Exercises:
(a) List the parts of the body that the water article says are made up in large portions by water.
(b) According to the water article, about what percentage of your water intake comes from food?

The Perspective
   
SUMMER 2013

Water and Your Body

Water. Acqua. Agua. Eau. Maji. Tubig. Wasser. H2O. However you say it . . . water is the building block of life. NASA is even looking for it on Mars. It’s like a magic elixir. So much so that you can die in about three to five days without it.

The Water in Your Body Graphic

Water makes up about two-thirds of your body . . . that’s most of your body! It makes up large portions of your brain, your blood, your lungs, even your bones.

The function of water in your body is the key to keeping you healthy and mobile. Water helps maintain a normal body temperature, lubricates your spinal cord and other tissues, cushions your joints, aids in digestion, and eliminates waste through urination and perspiration.

It also boosts your energy by helping your heart pump blood more efficiently and effectively; helps your blood move oxygen through your body and transports nutrients to your cells.

So how much water do you need and where do you get it?

The answers vary depending on your body, your activity level, the weather, the climate, and your health. Here in the desert, we need more water because it is so dry and hot.

In the summer, desert dwellers must pay particular attention to how much water they drink and how they feel, especially people who work or exercise outdoors.

When exerting yourself in hot temperatures, remember to:

  • Drink plenty of water at regular intervals, regardless of your activity level. If you’re intensely exercising, drink two to four glasses of water or cool fluids each hour.
  • Limit alcoholic beverages because they are dehydrating.
  • Replace some of the salt and minerals your body loses through sweat by drinking fruit juices or sports drinks.
  • Drink water before, during and after exercising.
  • Plan well-balanced light meals because hot or heavy meals can increase your body temperature.

Increasing Your Water Intake

Some tips to increase your water intake include carrying a water bottle when you’re out running errands or at the office, and keeping a glass of water near your bedside. Fill freezer-safe bottles and take one with you so you can have ice-cold water all day. Opt for water instead of sodas or caffeinated drinks, which can be dehydrating.

Consider that about 20 percent of your water intake is from food. To maximize this benefit, choose fruits and vegetables with high water content like melons, tomatoes and leafy green vegetables. You even get water from broth soups, milk and juices.

Regularly drinking water even before feeling thirsty is a good practice since you are already slightly dehydrated by the time you feel thirsty.

If water weren’t so important NASA wouldn’t be searching for it as proof that life could be sustained on other planets – so drink up and stay healthy and hydrated!

To determine the amount of water your body needs, try using a Hydration Needs Calculator, like the one on www.weather.com.

Spatial grounding data:
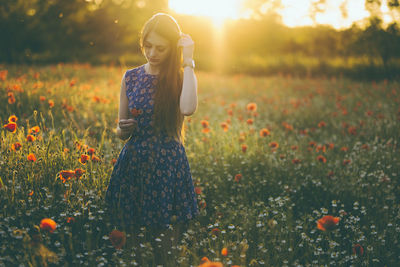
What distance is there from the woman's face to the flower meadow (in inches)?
37.4

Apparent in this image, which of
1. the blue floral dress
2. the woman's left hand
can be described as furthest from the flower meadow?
the woman's left hand

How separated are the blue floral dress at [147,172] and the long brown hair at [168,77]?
0.23 ft

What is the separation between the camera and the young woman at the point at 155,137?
257 cm

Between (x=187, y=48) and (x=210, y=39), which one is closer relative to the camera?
(x=187, y=48)

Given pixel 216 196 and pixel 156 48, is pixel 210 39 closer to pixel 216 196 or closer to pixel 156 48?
pixel 216 196

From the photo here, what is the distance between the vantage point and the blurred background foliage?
20.2ft

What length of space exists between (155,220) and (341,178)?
2.49 meters

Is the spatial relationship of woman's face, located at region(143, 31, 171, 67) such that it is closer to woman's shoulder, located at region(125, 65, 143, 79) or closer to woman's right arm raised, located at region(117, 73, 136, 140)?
woman's shoulder, located at region(125, 65, 143, 79)

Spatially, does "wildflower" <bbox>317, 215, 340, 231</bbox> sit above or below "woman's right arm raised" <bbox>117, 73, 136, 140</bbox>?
below

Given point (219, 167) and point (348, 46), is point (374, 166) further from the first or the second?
point (348, 46)

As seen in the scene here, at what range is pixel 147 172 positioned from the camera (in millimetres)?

Task-by-task results:
(a) Brain, blood, lungs, bones

(b) About 20 percent